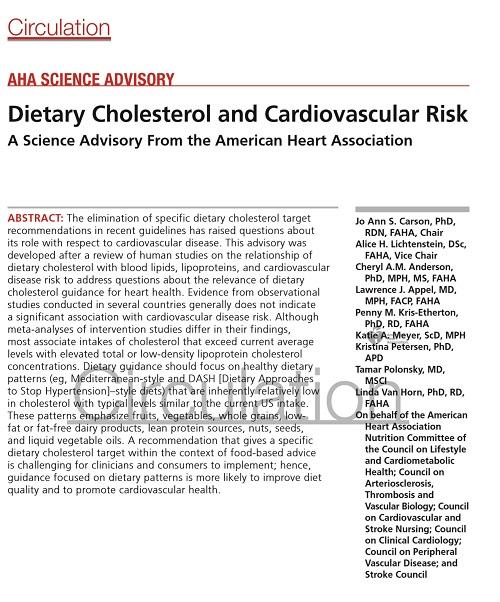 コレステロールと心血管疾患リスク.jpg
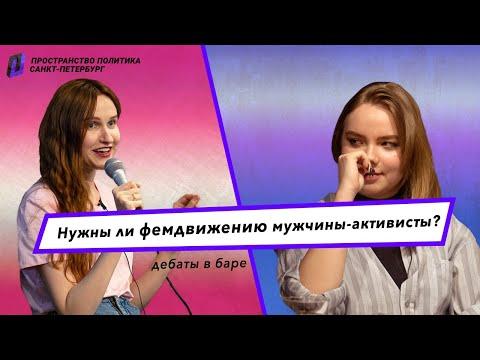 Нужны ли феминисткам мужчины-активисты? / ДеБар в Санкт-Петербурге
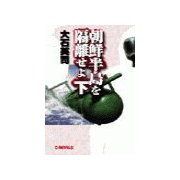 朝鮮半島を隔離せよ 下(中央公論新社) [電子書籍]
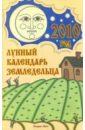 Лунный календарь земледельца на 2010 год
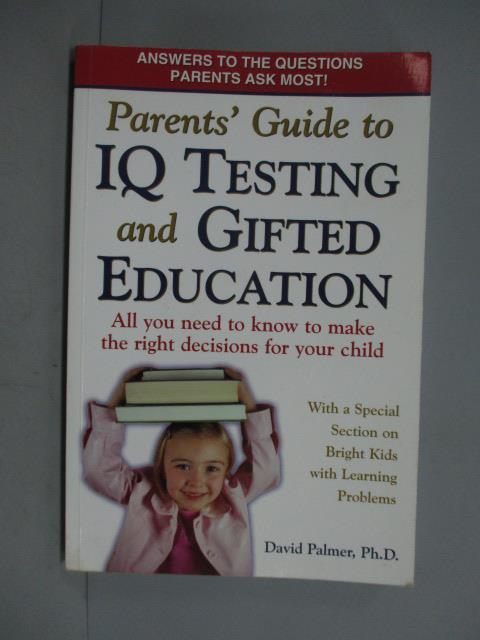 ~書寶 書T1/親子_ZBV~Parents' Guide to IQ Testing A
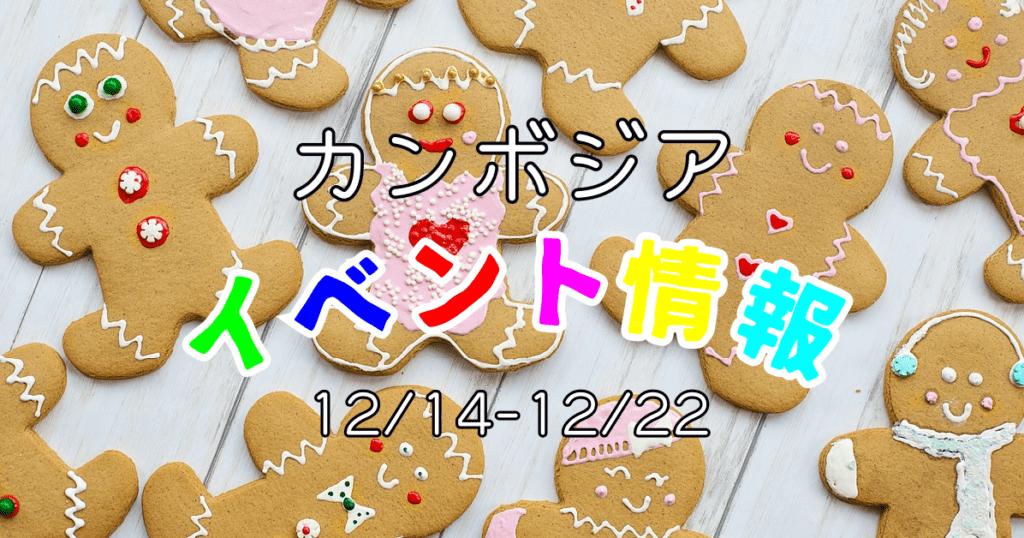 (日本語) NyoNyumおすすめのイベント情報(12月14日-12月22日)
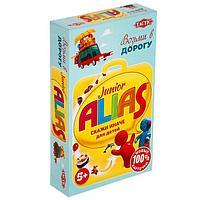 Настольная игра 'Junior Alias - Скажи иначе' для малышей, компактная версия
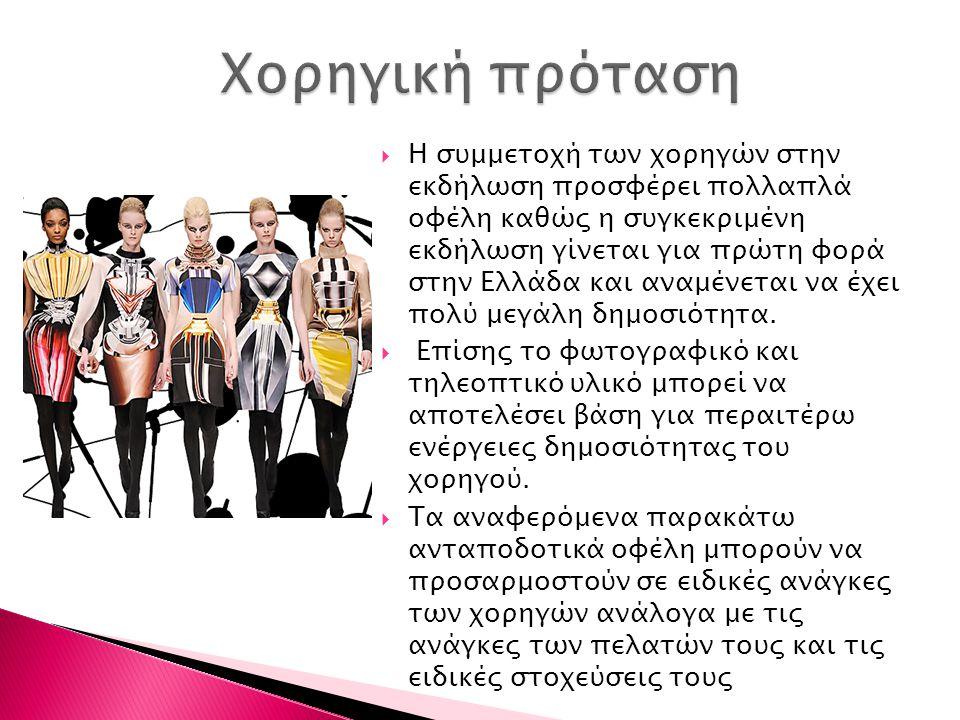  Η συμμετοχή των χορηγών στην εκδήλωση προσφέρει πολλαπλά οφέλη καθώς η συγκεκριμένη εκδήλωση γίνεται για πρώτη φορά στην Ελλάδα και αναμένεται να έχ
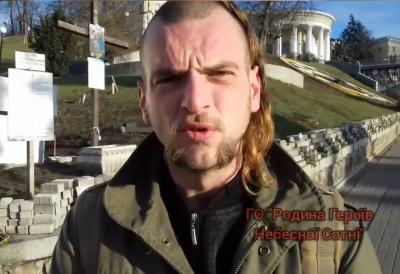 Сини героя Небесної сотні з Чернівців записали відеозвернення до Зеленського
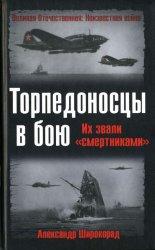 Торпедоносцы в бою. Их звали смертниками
---
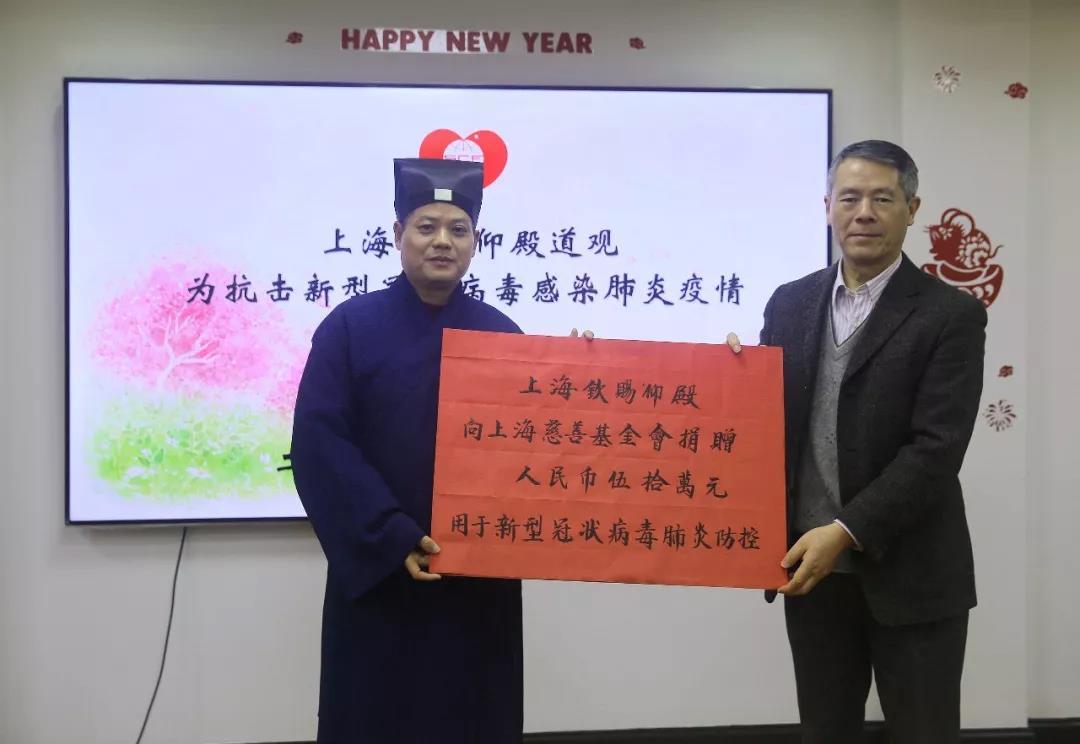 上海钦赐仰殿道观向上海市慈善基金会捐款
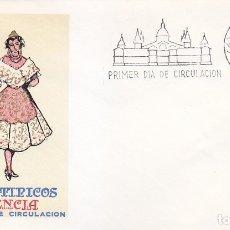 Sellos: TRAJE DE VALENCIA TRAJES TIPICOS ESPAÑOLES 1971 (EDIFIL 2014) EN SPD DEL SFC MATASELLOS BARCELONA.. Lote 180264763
---
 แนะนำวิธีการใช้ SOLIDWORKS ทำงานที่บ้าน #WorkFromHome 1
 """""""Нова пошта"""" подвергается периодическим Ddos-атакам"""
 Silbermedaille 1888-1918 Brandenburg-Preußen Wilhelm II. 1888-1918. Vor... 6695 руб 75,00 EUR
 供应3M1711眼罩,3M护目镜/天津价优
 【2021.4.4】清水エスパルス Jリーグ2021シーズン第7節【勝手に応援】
---
- PROBLEM DESCRIPTION -
Only one stretch of the listing above is to be duplicated: the lines from the one containing "朝鮮半島を隔離せよ 下(中央公論新社) [電子書籍]" through the one containing "Торпедоносцы в бою. Их звали смертниками", both included. Copy them exactly, minus the pictures.

- ANSWER AREA -
 朝鮮半島を隔離せよ 下(中央公論新社) [電子書籍]
 Лунный календарь земледельца на 2010 год
 ~書寶 書T1/親子_ZBV~Parents' Guide to IQ Testing A
 (日本語) NyoNyumおすすめのイベント情報(12月14日-12月22日)
 Настольная игра 'Junior Alias - Скажи иначе' для малышей, компактная версия
  Η συμμετοχή των χορηγών στην εκδήλωση προσφέρει πολλαπλά οφέλη καθώς η συγκεκριμένη εκδήλωση γίνεται για πρώτη φορά στην Ελλάδα και αναμένεται να έχ
 Сини героя Небесної сотні з Чернівців записали відеозвернення до Зеленського
 Торпедоносцы в бою. Их звали смертниками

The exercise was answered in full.